◆ What is required: In the data below, find the line containing "Vietnam;Lao, site loc_0511, 2020-08-12", then set down that line and every later line up to and including the line containing "annotated bounding boxes, frame", exactly.

:: Input data ::

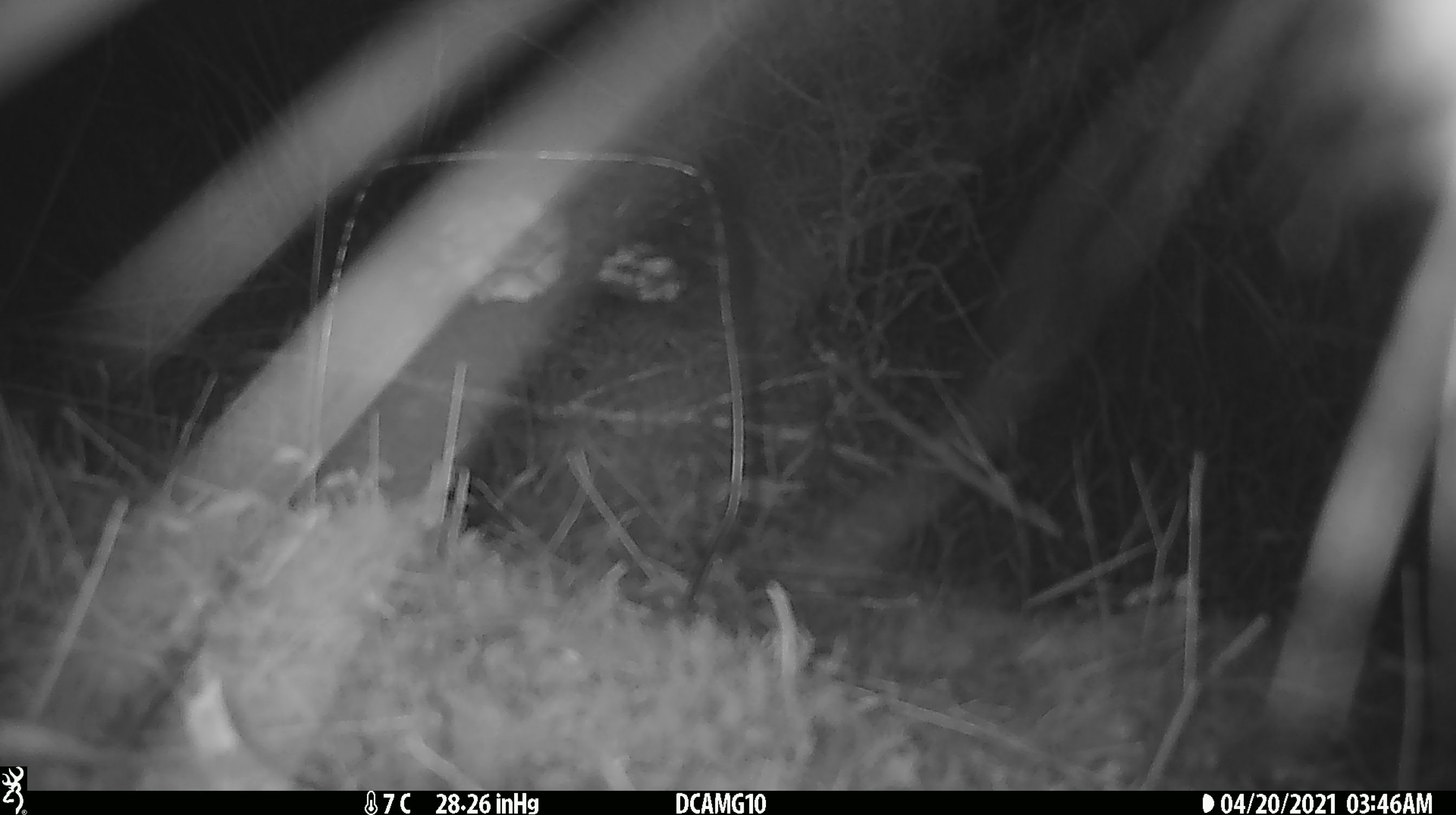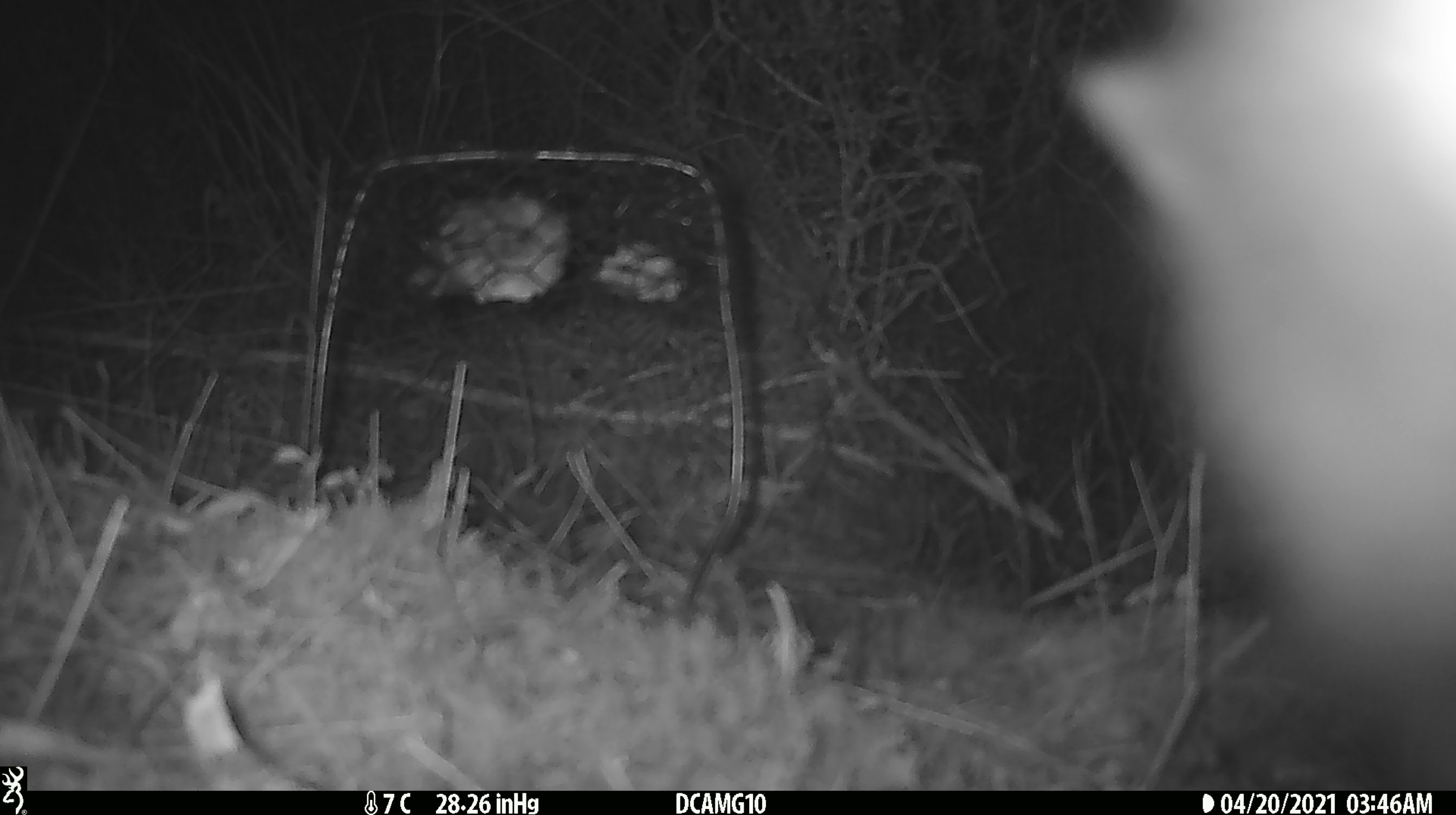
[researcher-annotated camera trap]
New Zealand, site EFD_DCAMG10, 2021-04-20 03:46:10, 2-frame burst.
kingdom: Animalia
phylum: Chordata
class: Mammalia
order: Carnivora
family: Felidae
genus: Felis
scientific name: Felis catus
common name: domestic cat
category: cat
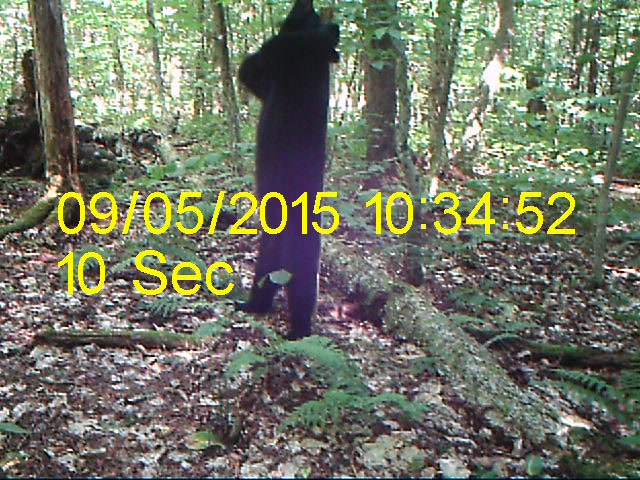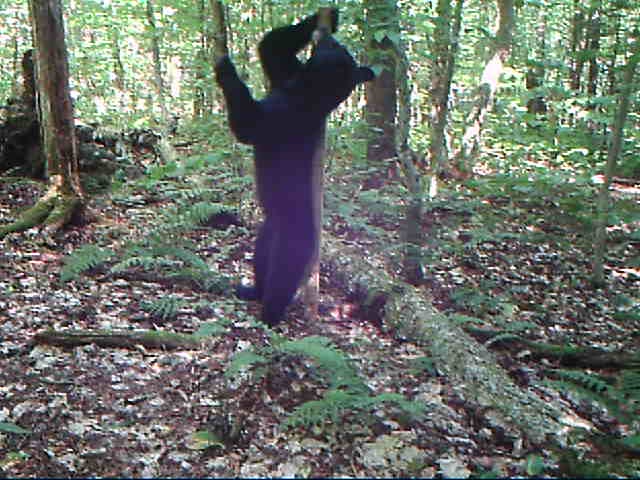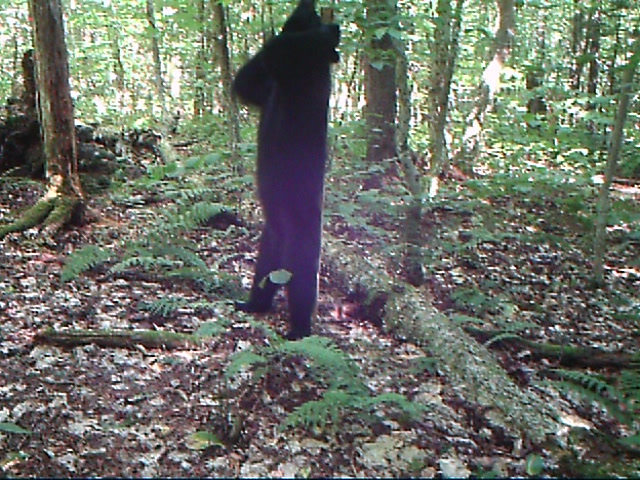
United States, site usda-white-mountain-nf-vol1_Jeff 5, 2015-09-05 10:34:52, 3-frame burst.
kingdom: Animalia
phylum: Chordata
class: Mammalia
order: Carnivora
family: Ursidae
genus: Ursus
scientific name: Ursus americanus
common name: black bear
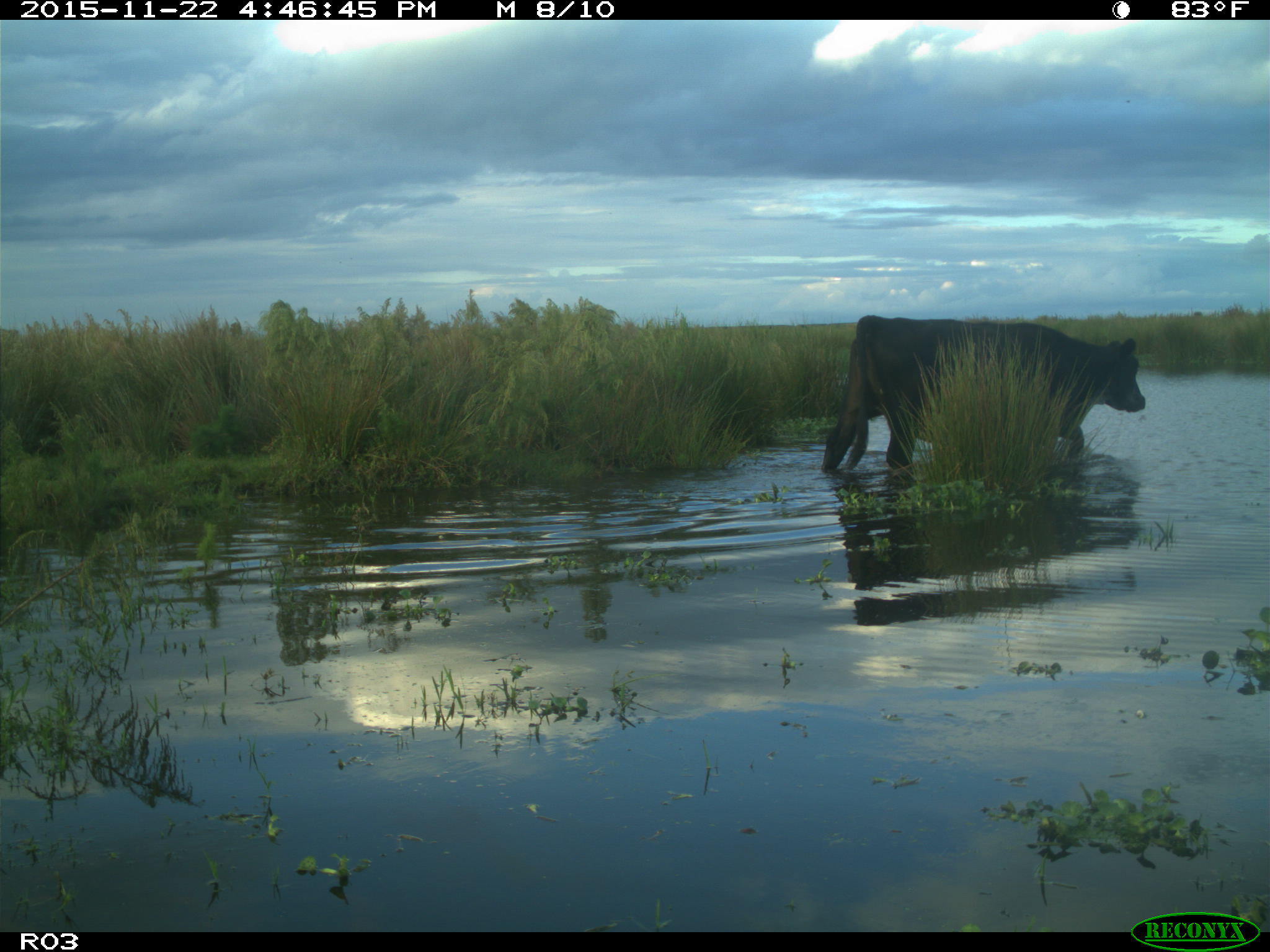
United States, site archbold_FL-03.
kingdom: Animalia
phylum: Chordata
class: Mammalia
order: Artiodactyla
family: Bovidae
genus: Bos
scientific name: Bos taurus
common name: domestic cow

:::
:: Input data ::

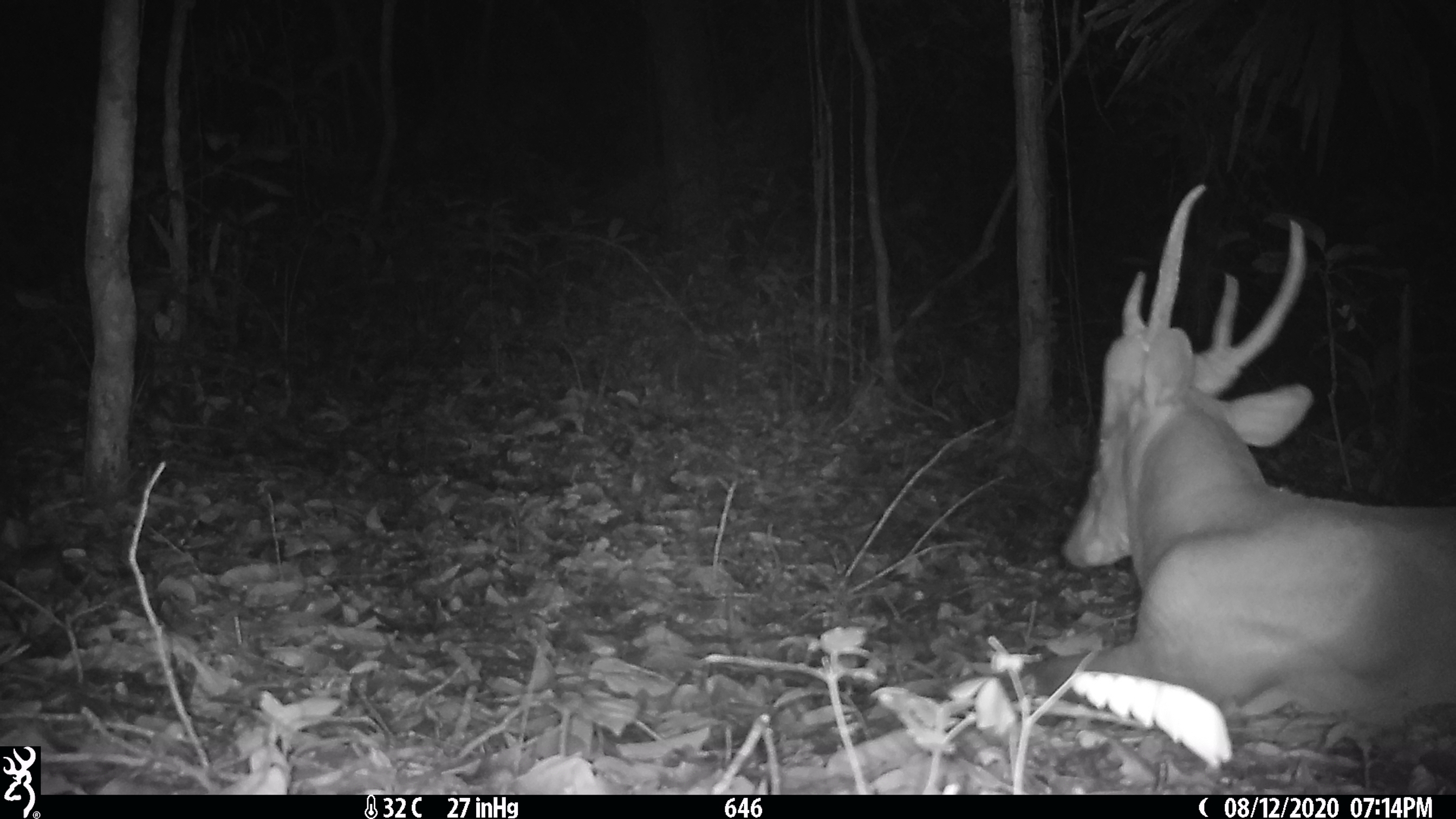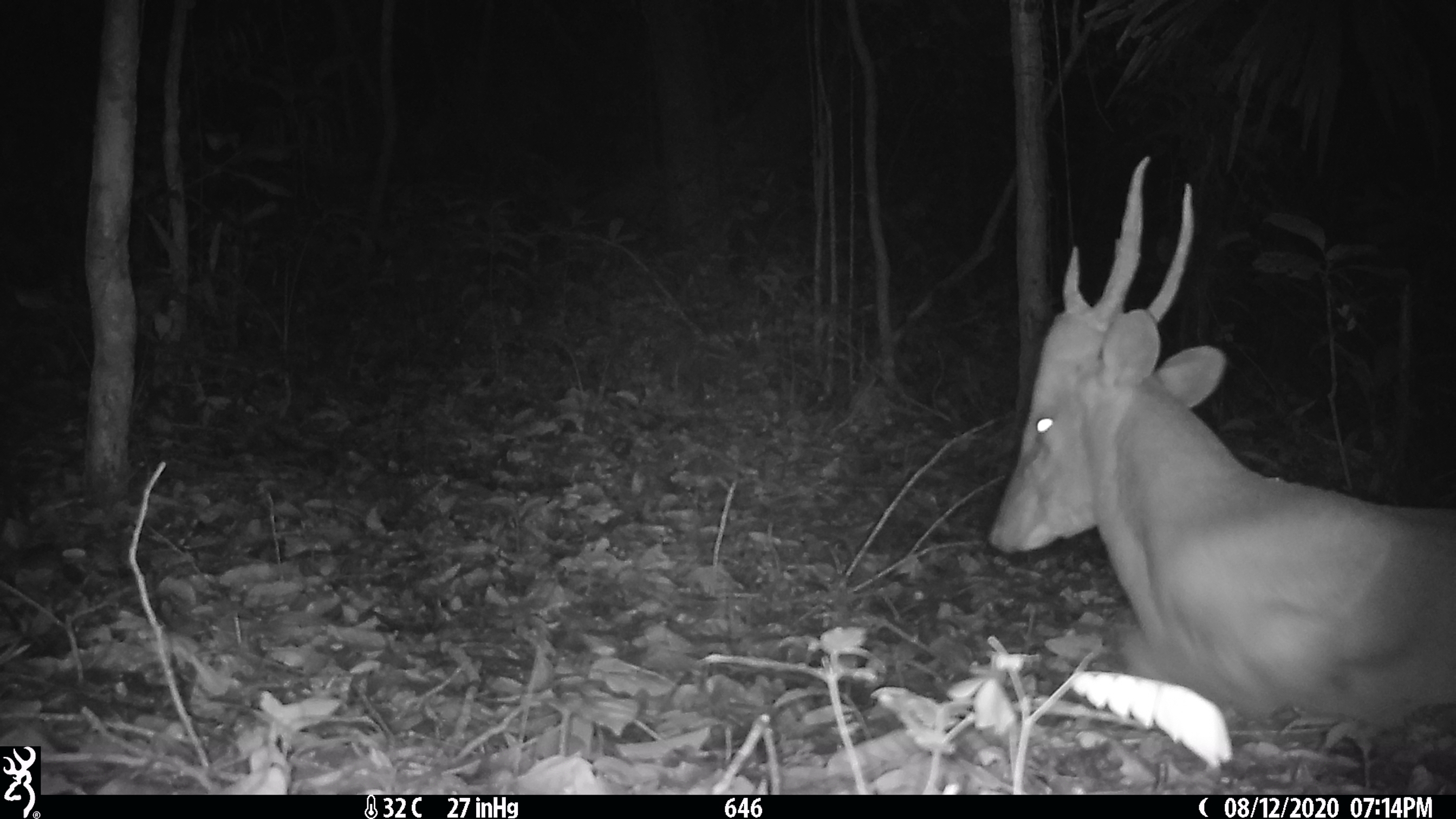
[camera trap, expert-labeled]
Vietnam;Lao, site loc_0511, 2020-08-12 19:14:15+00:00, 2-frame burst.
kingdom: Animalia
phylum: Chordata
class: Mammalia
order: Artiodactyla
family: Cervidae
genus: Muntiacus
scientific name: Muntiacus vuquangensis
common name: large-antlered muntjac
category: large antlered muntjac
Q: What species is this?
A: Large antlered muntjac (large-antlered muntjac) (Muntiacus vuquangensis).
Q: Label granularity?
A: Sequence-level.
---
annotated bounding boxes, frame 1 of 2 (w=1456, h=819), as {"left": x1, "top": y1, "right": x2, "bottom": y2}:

:::
:: Input data ::

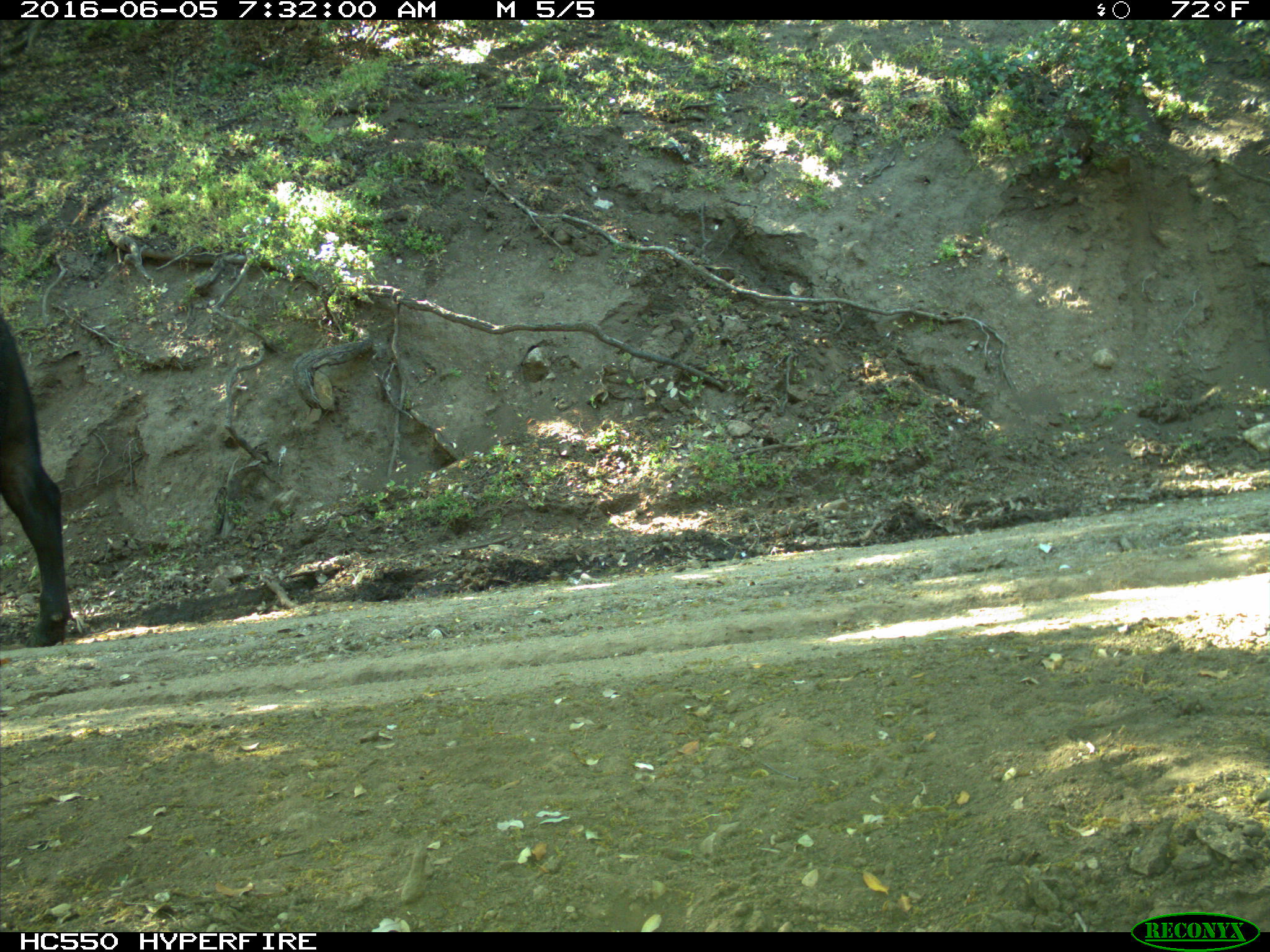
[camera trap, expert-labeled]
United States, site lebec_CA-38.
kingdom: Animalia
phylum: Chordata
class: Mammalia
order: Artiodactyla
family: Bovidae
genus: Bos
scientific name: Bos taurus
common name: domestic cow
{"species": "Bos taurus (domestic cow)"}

:::

◆ Solution to the problem:
Vietnam;Lao, site loc_0511, 2020-08-12 19:14:15+00:00, 2-frame burst.
kingdom: Animalia
phylum: Chordata
class: Mammalia
order: Artiodactyla
family: Cervidae
genus: Muntiacus
scientific name: Muntiacus vuquangensis
common name: large-antlered muntjac
category: large antlered muntjac
Q: What species is this?
A: Large antlered muntjac (large-antlered muntjac) (Muntiacus vuquangensis).
Q: Label granularity?
A: Sequence-level.
---
annotated bounding boxes, frame 1 of 2 (w=1456, h=819), as {"left": x1, "top": y1, "right": x2, "bottom": y2}:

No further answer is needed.